PERFORMANCE «Subjectivization of Sound»

Feb 6 (6:30pm)
@ Digital Arts Gallery, Myrtle Hall 4th Floor

Artists: Alexey Grachev and Sergey Komarov (CYLAND MediaArtLab)

There are two technologies of sound synthesis: digital and analog. If we are to forego serial solutions for any given synthesizer, we can find an infinite number of options for creation of sound forms, from simple oscillators to complex generative algorithms. The path of the authors is the ambition to achieve a sound minimalism and a continuity of creative process during the creation of musical compositions and forms where the choice comes down to the subjective tendency of each one to a certain sounding.

PATTERNS OF THE MIND

Curatorial text

“Medium is the message,” the famous phrase of Marshall McLuhan, written at the height of modernism and at the point of its conversion to post-modernity, has become so deeply imbedded in our psyche that we hardly notice that its relevance is challenged by today’s artistic climate. Today, we are surrounded by and constantly bombarded with so many messages in numerous media – digital and analog, traditional and state-of-the-art – that the message of any particular medium becomes diluted and interrupted having to compete for attention with other media.

With the explosion of globalization and cutting-edge communication tools, there has been an emergence of the phenomenon of digital tribalism when artists unite into groups not on the grounds of geography, but rather according to their interests.

The predominant characteristic of art tribes throughout time has been the need to share and to communicate ideas, thoughts, observations and views. Digital networks achieve this objective by connecting like-minded members of such new tribes across the continents. As the principal players move around the arena, a self-assembled dynamic network structure emerges that no single player can control.

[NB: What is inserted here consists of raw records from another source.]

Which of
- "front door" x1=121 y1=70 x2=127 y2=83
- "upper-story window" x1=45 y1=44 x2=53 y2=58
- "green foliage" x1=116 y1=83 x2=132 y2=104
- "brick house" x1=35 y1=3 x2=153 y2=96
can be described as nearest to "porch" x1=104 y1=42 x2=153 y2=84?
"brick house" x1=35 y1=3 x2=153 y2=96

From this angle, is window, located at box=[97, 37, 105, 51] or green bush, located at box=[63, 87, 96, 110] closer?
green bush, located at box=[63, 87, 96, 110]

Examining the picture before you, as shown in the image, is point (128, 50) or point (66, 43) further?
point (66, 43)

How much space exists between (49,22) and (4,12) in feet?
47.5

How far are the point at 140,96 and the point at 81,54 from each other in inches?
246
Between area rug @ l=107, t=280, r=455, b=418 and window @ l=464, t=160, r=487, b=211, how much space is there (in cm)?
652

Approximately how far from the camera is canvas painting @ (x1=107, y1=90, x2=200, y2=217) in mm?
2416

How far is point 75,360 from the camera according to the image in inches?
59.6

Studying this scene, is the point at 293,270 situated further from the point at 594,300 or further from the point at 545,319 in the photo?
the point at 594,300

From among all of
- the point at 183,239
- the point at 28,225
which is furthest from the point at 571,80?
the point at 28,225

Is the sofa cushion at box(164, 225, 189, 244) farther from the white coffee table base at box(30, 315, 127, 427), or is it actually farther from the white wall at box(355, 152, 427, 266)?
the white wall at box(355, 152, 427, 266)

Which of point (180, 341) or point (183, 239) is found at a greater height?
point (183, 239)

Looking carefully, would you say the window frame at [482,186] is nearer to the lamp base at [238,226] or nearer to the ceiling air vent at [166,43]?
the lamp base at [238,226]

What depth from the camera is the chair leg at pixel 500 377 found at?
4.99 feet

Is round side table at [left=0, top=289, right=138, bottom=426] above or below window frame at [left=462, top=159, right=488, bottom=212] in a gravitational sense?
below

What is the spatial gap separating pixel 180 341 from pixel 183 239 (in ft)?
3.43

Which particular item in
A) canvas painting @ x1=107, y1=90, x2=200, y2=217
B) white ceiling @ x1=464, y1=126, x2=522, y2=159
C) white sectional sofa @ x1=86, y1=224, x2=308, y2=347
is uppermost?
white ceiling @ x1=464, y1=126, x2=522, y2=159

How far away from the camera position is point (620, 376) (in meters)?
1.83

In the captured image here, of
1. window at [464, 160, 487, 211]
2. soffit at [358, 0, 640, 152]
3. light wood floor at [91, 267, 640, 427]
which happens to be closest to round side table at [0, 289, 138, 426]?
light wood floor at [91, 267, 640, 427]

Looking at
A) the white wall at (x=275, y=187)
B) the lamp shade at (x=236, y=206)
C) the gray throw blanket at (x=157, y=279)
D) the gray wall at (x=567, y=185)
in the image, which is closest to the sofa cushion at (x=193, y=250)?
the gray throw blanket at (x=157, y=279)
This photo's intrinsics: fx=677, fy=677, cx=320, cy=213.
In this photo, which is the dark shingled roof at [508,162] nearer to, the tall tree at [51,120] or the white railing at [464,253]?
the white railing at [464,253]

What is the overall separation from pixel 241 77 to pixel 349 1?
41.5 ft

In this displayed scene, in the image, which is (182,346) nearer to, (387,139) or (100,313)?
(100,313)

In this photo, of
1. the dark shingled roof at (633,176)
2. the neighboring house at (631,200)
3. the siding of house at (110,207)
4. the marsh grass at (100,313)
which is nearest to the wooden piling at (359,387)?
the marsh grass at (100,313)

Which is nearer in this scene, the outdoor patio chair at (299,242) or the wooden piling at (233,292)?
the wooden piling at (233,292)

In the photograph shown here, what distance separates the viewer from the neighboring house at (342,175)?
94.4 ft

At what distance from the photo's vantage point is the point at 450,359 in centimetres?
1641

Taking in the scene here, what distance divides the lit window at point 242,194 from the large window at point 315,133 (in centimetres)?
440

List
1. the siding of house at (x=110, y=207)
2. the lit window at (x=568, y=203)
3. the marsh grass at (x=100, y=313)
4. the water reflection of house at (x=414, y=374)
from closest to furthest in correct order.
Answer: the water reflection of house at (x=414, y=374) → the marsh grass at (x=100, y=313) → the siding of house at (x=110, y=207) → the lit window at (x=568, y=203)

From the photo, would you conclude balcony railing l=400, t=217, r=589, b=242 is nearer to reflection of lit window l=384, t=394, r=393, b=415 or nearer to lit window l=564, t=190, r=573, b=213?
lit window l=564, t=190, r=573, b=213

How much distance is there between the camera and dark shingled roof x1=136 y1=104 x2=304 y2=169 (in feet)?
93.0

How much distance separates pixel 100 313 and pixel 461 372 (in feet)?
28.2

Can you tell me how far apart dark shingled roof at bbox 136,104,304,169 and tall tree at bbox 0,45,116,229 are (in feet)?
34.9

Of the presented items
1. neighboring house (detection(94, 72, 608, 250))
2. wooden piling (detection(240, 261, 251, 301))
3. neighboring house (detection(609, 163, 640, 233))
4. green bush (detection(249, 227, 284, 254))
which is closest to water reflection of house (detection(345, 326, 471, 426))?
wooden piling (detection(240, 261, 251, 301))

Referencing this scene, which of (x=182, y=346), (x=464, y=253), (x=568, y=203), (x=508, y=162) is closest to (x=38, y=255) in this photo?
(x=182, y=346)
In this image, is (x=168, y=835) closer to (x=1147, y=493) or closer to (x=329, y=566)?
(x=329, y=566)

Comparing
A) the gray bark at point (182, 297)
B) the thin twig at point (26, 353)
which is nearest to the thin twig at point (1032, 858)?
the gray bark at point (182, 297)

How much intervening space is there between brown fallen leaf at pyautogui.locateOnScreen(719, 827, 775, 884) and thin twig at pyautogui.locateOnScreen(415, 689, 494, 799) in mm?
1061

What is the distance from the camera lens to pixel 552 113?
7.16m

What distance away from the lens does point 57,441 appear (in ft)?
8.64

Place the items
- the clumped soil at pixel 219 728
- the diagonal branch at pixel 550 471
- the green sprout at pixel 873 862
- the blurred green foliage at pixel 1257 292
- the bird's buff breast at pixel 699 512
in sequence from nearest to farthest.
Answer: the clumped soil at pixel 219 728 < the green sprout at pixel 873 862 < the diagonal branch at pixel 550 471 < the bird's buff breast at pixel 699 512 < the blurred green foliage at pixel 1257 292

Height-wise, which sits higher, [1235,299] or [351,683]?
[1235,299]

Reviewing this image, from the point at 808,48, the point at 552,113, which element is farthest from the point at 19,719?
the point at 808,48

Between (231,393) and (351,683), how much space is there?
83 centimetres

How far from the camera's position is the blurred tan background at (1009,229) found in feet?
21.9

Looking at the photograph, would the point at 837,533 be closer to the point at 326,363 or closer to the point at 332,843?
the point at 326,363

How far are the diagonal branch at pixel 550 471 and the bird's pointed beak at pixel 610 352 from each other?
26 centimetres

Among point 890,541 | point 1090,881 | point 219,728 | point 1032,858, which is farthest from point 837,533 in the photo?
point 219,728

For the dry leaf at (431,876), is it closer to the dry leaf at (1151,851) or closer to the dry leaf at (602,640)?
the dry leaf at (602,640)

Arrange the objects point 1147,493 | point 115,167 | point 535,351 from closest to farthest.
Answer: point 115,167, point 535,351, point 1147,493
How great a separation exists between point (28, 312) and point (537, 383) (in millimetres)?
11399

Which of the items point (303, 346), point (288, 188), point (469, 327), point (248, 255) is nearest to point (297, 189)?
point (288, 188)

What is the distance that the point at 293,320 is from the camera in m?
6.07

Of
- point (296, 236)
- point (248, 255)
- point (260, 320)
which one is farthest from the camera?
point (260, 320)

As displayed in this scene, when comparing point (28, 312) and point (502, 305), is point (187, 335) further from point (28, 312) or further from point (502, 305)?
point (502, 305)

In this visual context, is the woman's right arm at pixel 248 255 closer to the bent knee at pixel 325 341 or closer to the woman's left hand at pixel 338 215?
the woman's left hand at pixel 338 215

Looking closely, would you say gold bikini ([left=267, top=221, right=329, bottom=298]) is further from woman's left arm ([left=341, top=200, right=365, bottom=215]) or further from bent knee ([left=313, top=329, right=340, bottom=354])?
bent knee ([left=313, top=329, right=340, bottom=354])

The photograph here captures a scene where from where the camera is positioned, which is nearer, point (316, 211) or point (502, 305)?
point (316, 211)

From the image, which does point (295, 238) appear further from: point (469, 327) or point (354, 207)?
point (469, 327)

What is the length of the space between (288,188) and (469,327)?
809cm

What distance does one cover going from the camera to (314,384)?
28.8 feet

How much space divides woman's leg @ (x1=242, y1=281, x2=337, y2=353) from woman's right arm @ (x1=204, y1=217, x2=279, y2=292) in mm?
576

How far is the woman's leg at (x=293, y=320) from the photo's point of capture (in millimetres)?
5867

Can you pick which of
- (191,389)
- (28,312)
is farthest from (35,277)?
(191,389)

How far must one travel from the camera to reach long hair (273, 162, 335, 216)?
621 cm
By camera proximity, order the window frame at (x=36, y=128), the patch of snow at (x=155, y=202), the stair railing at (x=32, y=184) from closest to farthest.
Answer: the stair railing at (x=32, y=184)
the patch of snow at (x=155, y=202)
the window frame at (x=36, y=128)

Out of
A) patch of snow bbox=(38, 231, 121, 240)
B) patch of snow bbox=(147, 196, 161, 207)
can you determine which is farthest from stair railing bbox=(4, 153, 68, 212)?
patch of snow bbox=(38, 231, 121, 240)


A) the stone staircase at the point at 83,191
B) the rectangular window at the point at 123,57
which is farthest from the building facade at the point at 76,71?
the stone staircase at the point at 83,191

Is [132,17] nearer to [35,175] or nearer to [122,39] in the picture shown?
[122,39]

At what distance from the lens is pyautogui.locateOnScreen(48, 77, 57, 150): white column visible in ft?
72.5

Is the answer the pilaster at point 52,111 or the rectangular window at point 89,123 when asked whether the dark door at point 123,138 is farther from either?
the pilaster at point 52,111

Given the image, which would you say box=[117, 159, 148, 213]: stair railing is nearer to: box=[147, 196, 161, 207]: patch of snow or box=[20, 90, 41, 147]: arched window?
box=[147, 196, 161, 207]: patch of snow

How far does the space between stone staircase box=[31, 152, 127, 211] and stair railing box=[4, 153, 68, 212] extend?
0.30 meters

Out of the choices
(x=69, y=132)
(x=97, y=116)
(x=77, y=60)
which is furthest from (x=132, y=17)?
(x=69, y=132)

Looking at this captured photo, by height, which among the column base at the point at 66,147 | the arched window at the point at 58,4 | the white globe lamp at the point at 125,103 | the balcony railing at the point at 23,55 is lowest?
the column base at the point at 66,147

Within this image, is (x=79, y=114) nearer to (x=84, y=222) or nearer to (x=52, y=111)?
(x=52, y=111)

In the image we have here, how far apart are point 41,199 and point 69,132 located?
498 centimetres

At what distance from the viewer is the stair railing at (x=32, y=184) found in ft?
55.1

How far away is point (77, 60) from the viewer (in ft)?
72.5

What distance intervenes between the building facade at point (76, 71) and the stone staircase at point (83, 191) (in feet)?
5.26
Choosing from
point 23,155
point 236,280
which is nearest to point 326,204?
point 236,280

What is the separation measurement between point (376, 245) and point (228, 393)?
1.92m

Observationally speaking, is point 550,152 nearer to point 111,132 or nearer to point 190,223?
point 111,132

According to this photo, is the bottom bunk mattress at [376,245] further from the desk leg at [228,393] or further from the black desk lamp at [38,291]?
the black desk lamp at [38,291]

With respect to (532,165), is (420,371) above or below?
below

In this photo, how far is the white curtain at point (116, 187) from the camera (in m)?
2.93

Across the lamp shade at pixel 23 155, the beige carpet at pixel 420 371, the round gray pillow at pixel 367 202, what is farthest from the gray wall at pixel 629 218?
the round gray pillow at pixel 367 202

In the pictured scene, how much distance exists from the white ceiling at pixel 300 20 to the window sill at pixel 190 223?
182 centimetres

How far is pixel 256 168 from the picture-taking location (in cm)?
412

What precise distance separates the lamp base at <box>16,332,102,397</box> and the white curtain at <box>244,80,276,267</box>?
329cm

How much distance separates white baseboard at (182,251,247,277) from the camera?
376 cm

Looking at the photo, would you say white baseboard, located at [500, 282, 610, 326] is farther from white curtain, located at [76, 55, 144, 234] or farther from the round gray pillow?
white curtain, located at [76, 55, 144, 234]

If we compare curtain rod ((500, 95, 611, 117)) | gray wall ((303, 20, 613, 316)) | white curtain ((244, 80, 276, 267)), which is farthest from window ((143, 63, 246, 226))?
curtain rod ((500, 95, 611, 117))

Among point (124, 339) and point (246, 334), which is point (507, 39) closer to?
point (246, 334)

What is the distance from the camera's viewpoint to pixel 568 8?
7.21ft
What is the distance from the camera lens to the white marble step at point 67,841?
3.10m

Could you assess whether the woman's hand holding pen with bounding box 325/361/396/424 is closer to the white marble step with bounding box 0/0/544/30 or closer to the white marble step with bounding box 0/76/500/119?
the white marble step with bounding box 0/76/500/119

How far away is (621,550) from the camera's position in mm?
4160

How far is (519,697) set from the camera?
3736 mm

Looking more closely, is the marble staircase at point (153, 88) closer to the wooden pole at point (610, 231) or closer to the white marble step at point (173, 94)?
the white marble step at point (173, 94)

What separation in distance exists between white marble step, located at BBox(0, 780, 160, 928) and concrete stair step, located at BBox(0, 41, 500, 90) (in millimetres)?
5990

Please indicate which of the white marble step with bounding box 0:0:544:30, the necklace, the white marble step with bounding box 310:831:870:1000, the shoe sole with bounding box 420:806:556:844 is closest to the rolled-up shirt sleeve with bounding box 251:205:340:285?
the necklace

As an example, one could cite Rhizome as a global community that not only unites digital artists, but also aggressively promotes subcategories of the electronic tribes. Just to mention a few: “An internet art aesthetic phenomenon that invokes a pastiche of imagery that ranges from motifs drawn from classical antiquity to computer-generated animation”, “Technology connects us to porn, our partners, and whatever other bodies we might desire”, and here comes the digital age anarchy presented by Simon Poulter in his paper “Anarchy and the Big Society Machine”: «Anarchism in an electronic age defies definition and will always tend towards sets of values or ways of thinking and doing that evolve from tensions in the individual and collective process. We could say that in this respect anarchism is defined as useful tension between community (or state) and self…»

Let us consider the fact that the tribalization through electronic media not just impacted artists who are interested in the digital media, but it also changed the social behavior of the entire art community. In this day and age, it is unlikely that somebody would subscribe to a publication that lists art competitions, grants or festivals when it is possible to obtain this information by clicking on your computer screen. In such a manner, the networking becomes a part of traditional art communities.

Digital networks have taken tribal behavior to a whole new level of collective consciousness: dynamic self-assembling tribes that come into existence almost instantaneously. Human civilization has gone from local to national and from national to trans-national tribal behavior and congregation enabled by digital catalysts.

On the other hand, in our post-post-modern epoch, McLuhan’s other insight becomes important, which is that once the media do the job of man’s individuation and alteration of his environment by “evoking in us their unique ratios of sense perceptions,” what counts is the ability to choose among them to communicate the message. Medium matters, but only up to a point, as a conduit for the message. Patterns of the Mind is an exhibition about the primacy of the artist’s message, in which any medium is only a tool to carry it across.